À l’occasion de l’été, Boulevard Voltaire vous offre cinq extraits de Du bonheur d’être réac, de Denis Tillinac. Cliquez sur la couverture du livre pour l’acheter.

Du coup [le réac] s’absente des « débats » bidons, sachant que les clivages subséquents sont des leurres. Ah, les « débats » ! On m’y convie parfois, au titre de réac de service. Il en faut un pour la fiction du pluralisme. Il faut des débats pour la fiction d’une animation de la vie publique dans la cité. Il faut « animer » pour mieux anesthésier.

Ces débats sont balisés jusqu’à la mise en scène des dissidences officielles : un gaucho bien rouge d’indignation, un facho bien épais du col font l’affaire, le but inavoué et peut-être inconscient étant d’enraciner la distribution des rôles à l’intérieur d’un cadre inamovible où s’inscrivent les opinions depuis l’ultra-gauche (excessive mais respectable) jusqu’à l’ultra-droite (excessive et pas respectable). Les communautarismes s’y exacerbent, chaque « minorité », chaque marginalité étant sommée d’« exprimer » ses droits à la « différence », dans une confusion où le bon sens n’est pas à la noce. Le but avoué est de vendre. Le système trahit son cynisme en qualifiant de « bon client » un bonimenteur véhément, expert en formules qui font mouche. Le meilleur « client » est l’invité qui dérape : on l’y a poussé, il s’est fait piéger, le voilà convaincu de « racisme », de « xénophobie », d’« homophobie » ou de « sexisme ». Mise à immédiate, frisson érotique de l’auditeur ou du téléspectateur.

Du tribunal de Paris je ne connaissais que l’accès à la Sainte-Chapelle. Une après-midi, j’y fus convoqué pour témoigner en gros qu’Éric Zemmour, journaliste au Figaro, gaulliste tendance République laïque, très laïque, n’était pas un disciple de Gobineau ou de Goebbels. On l’accusait de « racisme », rien de moins. On ? Des « associations ». Les guillemets s’imposent.

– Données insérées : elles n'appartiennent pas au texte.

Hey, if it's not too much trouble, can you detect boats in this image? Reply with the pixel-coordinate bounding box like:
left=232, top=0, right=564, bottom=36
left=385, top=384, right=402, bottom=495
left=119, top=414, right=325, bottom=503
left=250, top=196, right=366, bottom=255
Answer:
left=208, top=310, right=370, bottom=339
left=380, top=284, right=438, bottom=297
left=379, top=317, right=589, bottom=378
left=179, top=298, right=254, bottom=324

Il va sans dire que n’est pas raciste le moins du monde et nul ne l’ignorait dans le sérail. L’imposture, c’est de l’avoir fait comparaître – et condamner – par soumission à un pharisaïsme dont des juges assermentés auront été les complices ou les dupes. Ou les deux à la fois. En quittant ce prétoire j’ai pensé que ma liberté chérie n’était peut-être pas aussi protégée par l’État de droit que je l’aurais cru. On peut toujours être dénoncé par une « association » dont l’un des membres vous a dans son collimateur, parce que votre tronche ou votre candidat aux élections ne lui reviennent pas. On peut toujours tomber sur un magistrat zélé qui improvisera avec la gravité requise la scène du parangon de la vertu face au mécréant acharné à violer les sanctuaires. Promotion garantie pour l’un, damnation requise pour l’autre.